I'll try to make it simple.
No capacitor (or any other real-world device) is perfect. Any capacitor will exhibit some resistance (and inductance). So, if you charge a capacitor to a voltage, you'll find that the charge will slowly dissipate because of the capacitor's internal resistance. This characteristic is known as leakage current. High leakage currents are undesirable--they cause internal heating as well as negate some of the capacitance properties. Note that we're talking about a virtual resistor in parallel with the capacitance.
However, there is also a virtual resistor in series with the capacitance. Its value is known as the ESR or "effective series resistance".

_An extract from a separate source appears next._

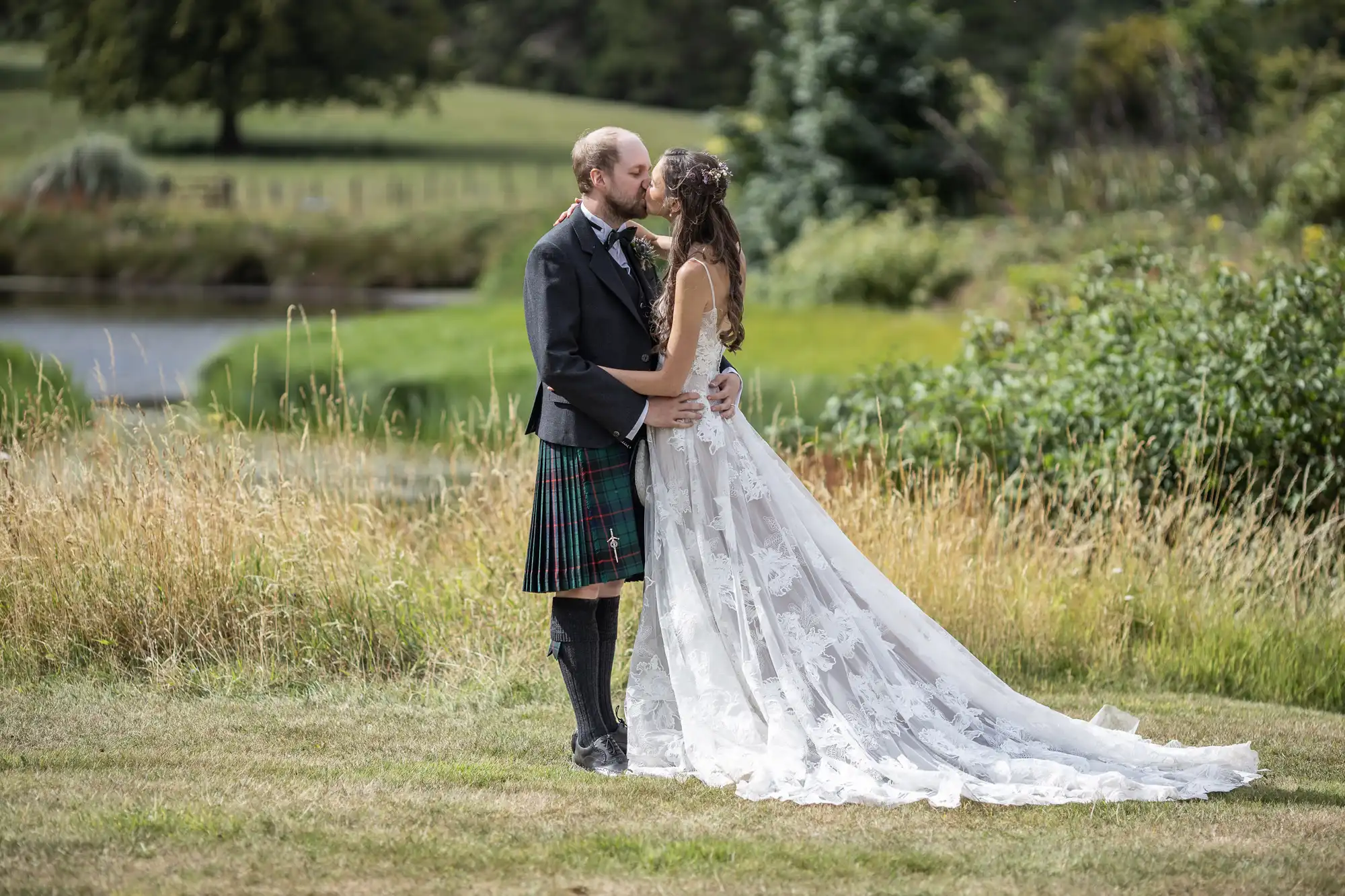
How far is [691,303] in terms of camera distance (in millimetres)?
3975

When used in power supplies, most capacitors are used to smooth out a small AC current superimposed on a DC current. e.g.:
A filter capacitor, being the beast that it is, will tend to resist changes in voltage, so it settles down to alternating charging on the peaks and discharging on the valleys so that the DC voltage settles out to something between the two. Note that this necessarily involves a flow of current in and out of the capacitor. Remember the ESR? Some of the energy from this current flow will be dissipated in the virtual series resistance. Since power P = I²R, a high ESR is not terribly desirable, as more power will be lost as heat in the capacitor, which will shorten its life. (In fact, heat is probably the single most significant factor in the demise of electrolytic capacitors). Note that ESR has no relationship to actual capacitance; it's just a side-effect of living in the real world.
As far as choosing capacitors, I stick with the Japanese brands. Nichicon, Rubycon, NCC, Panasonic, etc. I've been burned by Chinese capacitors more than once, so I generally steer clear of them.